• _Selected excerpt_
Our Aerospace Engines and Components segments third quarter 2010 sales were $34.1 million,
compared with $30.5 million for the third quarter of 2009, an increase of 11.8%. The third quarter
2010 operating profit was $1.0 million, compared with operating profit of $1.2 million for the
third quarter of 2009, a decrease of 16.7%.
Third quarter 2010 sales reflected higher sales of engines for new OEM aircraft due to improved
demand in the general aviation market relative to 2009. Operating profit in 2010 included higher
LIFO income of $0.9 million. Operating profit in 2009 included $1.3 million from the reduction in
certain insurance reserves.
First nine months of 2010 compared with the first nine months of 2009
Our Aerospace Engines and Components segments first nine months 2010 sales were $102.9
million, compared with first nine months 2009 sales of $86.2 million, an increase of 19.4%. The
first nine months 2010 operating profit was $2.6 million, compared with an operating loss of $2.4
million in the first nine months of 2009.

• _Actions to take_
• A. According to the Aerospace Engines and Components excerpt, what caused the higher sales in the third quarter of 2010?
• B. List every percentage change reported in the Aerospace Engines and Components excerpt, with the figure each one describes.
The records that follow are separate material and are unrelated to the excerpt.

[Stored dataset items]
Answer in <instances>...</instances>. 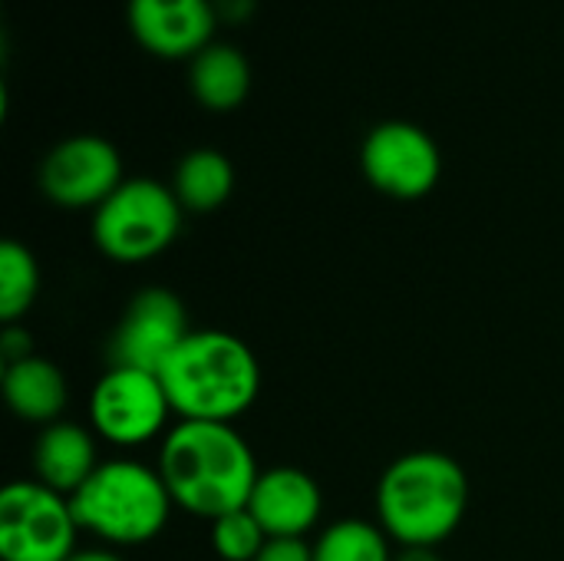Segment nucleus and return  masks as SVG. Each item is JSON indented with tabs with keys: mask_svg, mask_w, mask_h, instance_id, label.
I'll return each instance as SVG.
<instances>
[{
	"mask_svg": "<svg viewBox=\"0 0 564 561\" xmlns=\"http://www.w3.org/2000/svg\"><path fill=\"white\" fill-rule=\"evenodd\" d=\"M159 476L178 509L215 522L248 506L261 470L231 423L178 420L162 436Z\"/></svg>",
	"mask_w": 564,
	"mask_h": 561,
	"instance_id": "obj_1",
	"label": "nucleus"
},
{
	"mask_svg": "<svg viewBox=\"0 0 564 561\" xmlns=\"http://www.w3.org/2000/svg\"><path fill=\"white\" fill-rule=\"evenodd\" d=\"M172 413L195 423H235L261 393L254 350L228 331H192L159 374Z\"/></svg>",
	"mask_w": 564,
	"mask_h": 561,
	"instance_id": "obj_2",
	"label": "nucleus"
},
{
	"mask_svg": "<svg viewBox=\"0 0 564 561\" xmlns=\"http://www.w3.org/2000/svg\"><path fill=\"white\" fill-rule=\"evenodd\" d=\"M469 509L466 470L440 450H416L387 466L377 486L380 529L403 549H436Z\"/></svg>",
	"mask_w": 564,
	"mask_h": 561,
	"instance_id": "obj_3",
	"label": "nucleus"
},
{
	"mask_svg": "<svg viewBox=\"0 0 564 561\" xmlns=\"http://www.w3.org/2000/svg\"><path fill=\"white\" fill-rule=\"evenodd\" d=\"M83 532L106 546H145L162 536L175 509L159 470L139 460H106L69 496Z\"/></svg>",
	"mask_w": 564,
	"mask_h": 561,
	"instance_id": "obj_4",
	"label": "nucleus"
},
{
	"mask_svg": "<svg viewBox=\"0 0 564 561\" xmlns=\"http://www.w3.org/2000/svg\"><path fill=\"white\" fill-rule=\"evenodd\" d=\"M182 215L185 208L172 185L155 179H126L93 212V241L119 265L152 261L178 238Z\"/></svg>",
	"mask_w": 564,
	"mask_h": 561,
	"instance_id": "obj_5",
	"label": "nucleus"
},
{
	"mask_svg": "<svg viewBox=\"0 0 564 561\" xmlns=\"http://www.w3.org/2000/svg\"><path fill=\"white\" fill-rule=\"evenodd\" d=\"M79 522L69 496L26 479L0 493V559L69 561L76 555Z\"/></svg>",
	"mask_w": 564,
	"mask_h": 561,
	"instance_id": "obj_6",
	"label": "nucleus"
},
{
	"mask_svg": "<svg viewBox=\"0 0 564 561\" xmlns=\"http://www.w3.org/2000/svg\"><path fill=\"white\" fill-rule=\"evenodd\" d=\"M172 417L159 374L109 367L89 393V423L112 446H145L165 436Z\"/></svg>",
	"mask_w": 564,
	"mask_h": 561,
	"instance_id": "obj_7",
	"label": "nucleus"
},
{
	"mask_svg": "<svg viewBox=\"0 0 564 561\" xmlns=\"http://www.w3.org/2000/svg\"><path fill=\"white\" fill-rule=\"evenodd\" d=\"M364 179L397 202H416L430 195L443 175V155L433 136L406 119L380 122L360 145Z\"/></svg>",
	"mask_w": 564,
	"mask_h": 561,
	"instance_id": "obj_8",
	"label": "nucleus"
},
{
	"mask_svg": "<svg viewBox=\"0 0 564 561\" xmlns=\"http://www.w3.org/2000/svg\"><path fill=\"white\" fill-rule=\"evenodd\" d=\"M188 334L192 327L182 298L169 288H142L116 324L109 341V367L162 374Z\"/></svg>",
	"mask_w": 564,
	"mask_h": 561,
	"instance_id": "obj_9",
	"label": "nucleus"
},
{
	"mask_svg": "<svg viewBox=\"0 0 564 561\" xmlns=\"http://www.w3.org/2000/svg\"><path fill=\"white\" fill-rule=\"evenodd\" d=\"M119 149L102 136H69L40 162V192L59 208H99L122 185Z\"/></svg>",
	"mask_w": 564,
	"mask_h": 561,
	"instance_id": "obj_10",
	"label": "nucleus"
},
{
	"mask_svg": "<svg viewBox=\"0 0 564 561\" xmlns=\"http://www.w3.org/2000/svg\"><path fill=\"white\" fill-rule=\"evenodd\" d=\"M129 30L142 50L162 60H192L215 43V0H129Z\"/></svg>",
	"mask_w": 564,
	"mask_h": 561,
	"instance_id": "obj_11",
	"label": "nucleus"
},
{
	"mask_svg": "<svg viewBox=\"0 0 564 561\" xmlns=\"http://www.w3.org/2000/svg\"><path fill=\"white\" fill-rule=\"evenodd\" d=\"M248 509L268 539H304L324 513V493L311 473L297 466H274L258 476Z\"/></svg>",
	"mask_w": 564,
	"mask_h": 561,
	"instance_id": "obj_12",
	"label": "nucleus"
},
{
	"mask_svg": "<svg viewBox=\"0 0 564 561\" xmlns=\"http://www.w3.org/2000/svg\"><path fill=\"white\" fill-rule=\"evenodd\" d=\"M33 470H36V483L63 496H76L86 486V479L99 470L93 433L66 420L43 427L33 446Z\"/></svg>",
	"mask_w": 564,
	"mask_h": 561,
	"instance_id": "obj_13",
	"label": "nucleus"
},
{
	"mask_svg": "<svg viewBox=\"0 0 564 561\" xmlns=\"http://www.w3.org/2000/svg\"><path fill=\"white\" fill-rule=\"evenodd\" d=\"M3 400L23 423H56L66 410L69 387L63 370L46 357H26L3 367Z\"/></svg>",
	"mask_w": 564,
	"mask_h": 561,
	"instance_id": "obj_14",
	"label": "nucleus"
},
{
	"mask_svg": "<svg viewBox=\"0 0 564 561\" xmlns=\"http://www.w3.org/2000/svg\"><path fill=\"white\" fill-rule=\"evenodd\" d=\"M188 86L198 106L212 112H231L248 99L251 66L248 56L231 43H208L188 66Z\"/></svg>",
	"mask_w": 564,
	"mask_h": 561,
	"instance_id": "obj_15",
	"label": "nucleus"
},
{
	"mask_svg": "<svg viewBox=\"0 0 564 561\" xmlns=\"http://www.w3.org/2000/svg\"><path fill=\"white\" fill-rule=\"evenodd\" d=\"M172 192L185 212L208 215L221 208L235 192V165L218 149H192L178 159Z\"/></svg>",
	"mask_w": 564,
	"mask_h": 561,
	"instance_id": "obj_16",
	"label": "nucleus"
},
{
	"mask_svg": "<svg viewBox=\"0 0 564 561\" xmlns=\"http://www.w3.org/2000/svg\"><path fill=\"white\" fill-rule=\"evenodd\" d=\"M390 542L380 522L340 519L317 536L314 561H393Z\"/></svg>",
	"mask_w": 564,
	"mask_h": 561,
	"instance_id": "obj_17",
	"label": "nucleus"
},
{
	"mask_svg": "<svg viewBox=\"0 0 564 561\" xmlns=\"http://www.w3.org/2000/svg\"><path fill=\"white\" fill-rule=\"evenodd\" d=\"M40 294V268L26 245L7 238L0 241V317L17 324Z\"/></svg>",
	"mask_w": 564,
	"mask_h": 561,
	"instance_id": "obj_18",
	"label": "nucleus"
},
{
	"mask_svg": "<svg viewBox=\"0 0 564 561\" xmlns=\"http://www.w3.org/2000/svg\"><path fill=\"white\" fill-rule=\"evenodd\" d=\"M268 542V532L251 516V509H235L212 522V549L221 561H254Z\"/></svg>",
	"mask_w": 564,
	"mask_h": 561,
	"instance_id": "obj_19",
	"label": "nucleus"
},
{
	"mask_svg": "<svg viewBox=\"0 0 564 561\" xmlns=\"http://www.w3.org/2000/svg\"><path fill=\"white\" fill-rule=\"evenodd\" d=\"M254 561H314V546L307 539H268Z\"/></svg>",
	"mask_w": 564,
	"mask_h": 561,
	"instance_id": "obj_20",
	"label": "nucleus"
},
{
	"mask_svg": "<svg viewBox=\"0 0 564 561\" xmlns=\"http://www.w3.org/2000/svg\"><path fill=\"white\" fill-rule=\"evenodd\" d=\"M0 354H3V367L33 357V337L20 327V324H3L0 334Z\"/></svg>",
	"mask_w": 564,
	"mask_h": 561,
	"instance_id": "obj_21",
	"label": "nucleus"
},
{
	"mask_svg": "<svg viewBox=\"0 0 564 561\" xmlns=\"http://www.w3.org/2000/svg\"><path fill=\"white\" fill-rule=\"evenodd\" d=\"M254 7L258 0H215L218 20H228V23H245L254 13Z\"/></svg>",
	"mask_w": 564,
	"mask_h": 561,
	"instance_id": "obj_22",
	"label": "nucleus"
},
{
	"mask_svg": "<svg viewBox=\"0 0 564 561\" xmlns=\"http://www.w3.org/2000/svg\"><path fill=\"white\" fill-rule=\"evenodd\" d=\"M69 561H126L122 555L109 552V549H76V555Z\"/></svg>",
	"mask_w": 564,
	"mask_h": 561,
	"instance_id": "obj_23",
	"label": "nucleus"
},
{
	"mask_svg": "<svg viewBox=\"0 0 564 561\" xmlns=\"http://www.w3.org/2000/svg\"><path fill=\"white\" fill-rule=\"evenodd\" d=\"M393 561H443L436 555V549H403Z\"/></svg>",
	"mask_w": 564,
	"mask_h": 561,
	"instance_id": "obj_24",
	"label": "nucleus"
}]
</instances>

• _Responses to the tasks_
• A. Higher sales of engines for new OEM aircraft, due to improved demand in the general aviation market relative to 2009.

• B.
- 11.8% increase in third quarter sales, 2010 compared with 2009
- 16.7% decrease in third quarter operating profit, 2010 compared with 2009
- 19.4% increase in first nine months sales, 2010 compared with 2009